When I was elected mayor in March of this year, I made it clear that difficult decisions had to be taken to prevent the City from being sucked into the vortex of state failure.

The newly appointed mayoral committee, consisting of members of the DA, ActionSA, FF-Plus and the IFP, was confronted with the stark reality of an enormous under-recovery of revenue, and a salary bill that consumes more than 40% of operating costs. Even after significant cuts, the budget we finally presented to the city council was underfunded by at least R3 billion.

Without a funding plan, and a set of measures to achieve full funding within three years, Tshwane ran the risk of losing enormous transfers from national government. One of the plan's most difficult recommendations was a 0% salary increase in this financial year.

The city council passed the budget, the funding plan and the application to be exempted from salary increases (with the support of both ActionSA and the ANC). This decision is not a breach of the collective agreement, because there is a specific provision in the agreement that allows municipalities in financial difficulty to apply for an exemption from salary increases.

It does not make sense for Tshwane to pay salary increases and then end up in the same position as many municipalities in the North West and the Free State; unable to pay salaries on time, or forced to use pension contributions to cover operational expenses.
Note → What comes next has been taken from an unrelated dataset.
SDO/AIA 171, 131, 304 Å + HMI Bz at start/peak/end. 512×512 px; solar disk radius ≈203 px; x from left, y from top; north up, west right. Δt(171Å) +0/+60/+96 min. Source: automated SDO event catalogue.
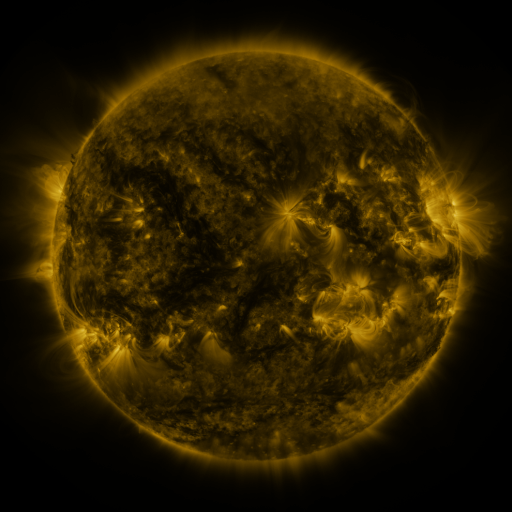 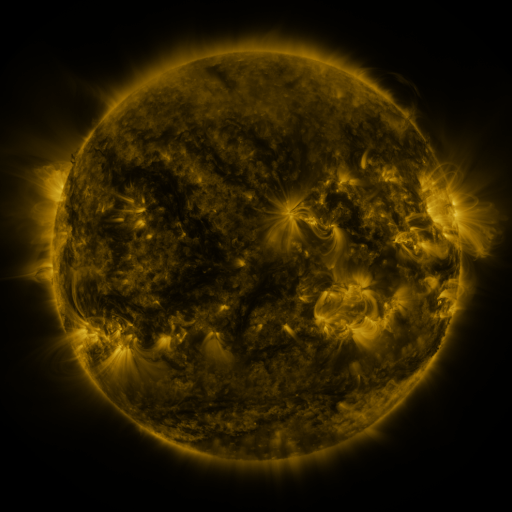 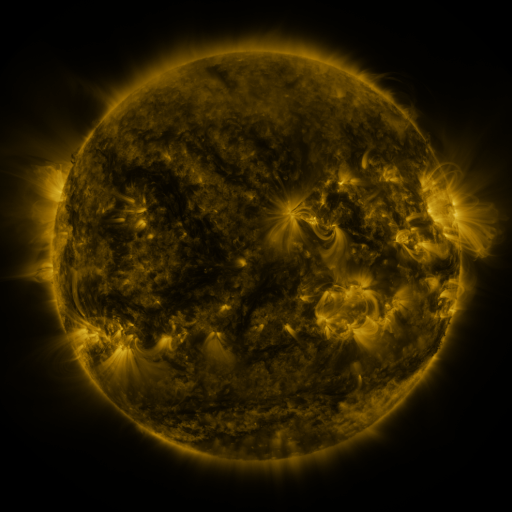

The City’s exemption application was declined by the bargaining council. But there are strong grounds for taking this decision on review, which we are currently doing. The simple question that the Labor Appeal Court will have to answer is: can the city afford R600 million in salary increases? The obvious answer is: no.

Most other municipalities find themselves in the same position as Tshwane. But unlike Tshwane, these municipalities are more afraid of SAMWU, the ANC-allied municipal workers' union, than of bankruptcy. SAMWU, who is at the forefront of the illegal strike, wants to use Tshwane as an example of what happens when political leaders dare to put the interests of residents first.

The city has already laid off about 127 strikers, and withheld wages from more than 400 employees who report for work but then refuse to carry out instructions. Early on we obtained an interdict against SAMWU. The Labour court later made the interdict permanent, and issued a costs order against SAMWU.

This decisive action is unprecedented in municipalities, but also the least that the City in our circumstances can do. This prevented the complete collapse of services. But from Day One it has been the terror campaign, the attacks on our staff, infrastructure and services, rather than any cover-up, that has wreaked the most havoc.

Every time a waste removal truck is firebombed, the relevant contractor withdraws all its resources from an area. Household garbage then piles up, extending the existing backlog. The same happens with work crews in water and electricity, who then insist on metro police escorts which are not always available.

SAMWU denies any culpability in the terror campaign, yet also claims that there is no strike going on. Still, some insist that the city must now negotiate with the strikers, otherwise services will not improve. Whilst the city is open to discussions and even mediation, those who insist on us “negotiating” are unable to answer two critical questions.

What should you negotiate about when you have already made it clear that there is no money for salary increases, and that the issue can only be settled by the court? And who should you negotiate with during a campaign of violence and crime against the city that unions supposedly know nothing about?

There is a way out of the chaos in Tshwane, but it starts with a government that can stand its ground in the face of a criminal onslaught and it ends with effective law enforcement. It is a test for the effectiveness of democracy, but also for the legitimacy of coalitions whose promise is to govern South Africa better than the ANC.

Cilliers Brink is Executive Mayor of Tshwane.